What you will do: Write out each entry, exactly the way it appears.

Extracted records

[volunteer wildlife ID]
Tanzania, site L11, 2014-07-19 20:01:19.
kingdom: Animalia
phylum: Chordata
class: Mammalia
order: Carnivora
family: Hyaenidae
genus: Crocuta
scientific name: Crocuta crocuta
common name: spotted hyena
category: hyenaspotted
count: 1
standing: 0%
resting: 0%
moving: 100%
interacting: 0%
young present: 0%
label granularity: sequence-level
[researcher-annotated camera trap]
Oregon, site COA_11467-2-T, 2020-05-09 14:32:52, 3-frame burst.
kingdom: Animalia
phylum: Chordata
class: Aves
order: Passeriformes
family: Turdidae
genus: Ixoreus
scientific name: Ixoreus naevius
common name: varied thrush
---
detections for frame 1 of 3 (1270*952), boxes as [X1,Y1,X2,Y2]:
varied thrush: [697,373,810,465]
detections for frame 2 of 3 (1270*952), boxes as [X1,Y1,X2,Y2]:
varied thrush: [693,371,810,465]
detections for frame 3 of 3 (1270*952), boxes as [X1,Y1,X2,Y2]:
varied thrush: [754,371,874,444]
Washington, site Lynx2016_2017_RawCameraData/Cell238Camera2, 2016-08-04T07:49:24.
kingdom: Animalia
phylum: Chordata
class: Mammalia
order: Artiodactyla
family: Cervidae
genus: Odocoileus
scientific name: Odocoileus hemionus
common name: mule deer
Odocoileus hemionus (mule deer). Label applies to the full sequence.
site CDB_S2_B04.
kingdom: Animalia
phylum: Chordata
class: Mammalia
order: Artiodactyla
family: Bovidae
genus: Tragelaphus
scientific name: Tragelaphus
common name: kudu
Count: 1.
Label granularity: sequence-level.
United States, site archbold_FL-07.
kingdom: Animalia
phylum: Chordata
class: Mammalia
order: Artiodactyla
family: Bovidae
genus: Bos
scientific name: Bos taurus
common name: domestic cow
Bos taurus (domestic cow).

Answer:
[volunteer wildlife ID]
Tanzania, site L11, 2014-07-19 20:01:19.
kingdom: Animalia
phylum: Chordata
class: Mammalia
order: Carnivora
family: Hyaenidae
genus: Crocuta
scientific name: Crocuta crocuta
common name: spotted hyena
category: hyenaspotted
count: 1
standing: 0%
resting: 0%
moving: 100%
interacting: 0%
young present: 0%
label granularity: sequence-level
[researcher-annotated camera trap]
Oregon, site COA_11467-2-T, 2020-05-09 14:32:52, 3-frame burst.
kingdom: Animalia
phylum: Chordata
class: Aves
order: Passeriformes
family: Turdidae
genus: Ixoreus
scientific name: Ixoreus naevius
common name: varied thrush
---
detections for frame 1 of 3 (1270*952), boxes as [X1,Y1,X2,Y2]:
varied thrush: [697,373,810,465]
detections for frame 2 of 3 (1270*952), boxes as [X1,Y1,X2,Y2]:
varied thrush: [693,371,810,465]
detections for frame 3 of 3 (1270*952), boxes as [X1,Y1,X2,Y2]:
varied thrush: [754,371,874,444]
Washington, site Lynx2016_2017_RawCameraData/Cell238Camera2, 2016-08-04T07:49:24.
kingdom: Animalia
phylum: Chordata
class: Mammalia
order: Artiodactyla
family: Cervidae
genus: Odocoileus
scientific name: Odocoileus hemionus
common name: mule deer
Odocoileus hemionus (mule deer). Label applies to the full sequence.
site CDB_S2_B04.
kingdom: Animalia
phylum: Chordata
class: Mammalia
order: Artiodactyla
family: Bovidae
genus: Tragelaphus
scientific name: Tragelaphus
common name: kudu
Count: 1.
Label granularity: sequence-level.
United States, site archbold_FL-07.
kingdom: Animalia
phylum: Chordata
class: Mammalia
order: Artiodactyla
family: Bovidae
genus: Bos
scientific name: Bos taurus
common name: domestic cow
Bos taurus (domestic cow).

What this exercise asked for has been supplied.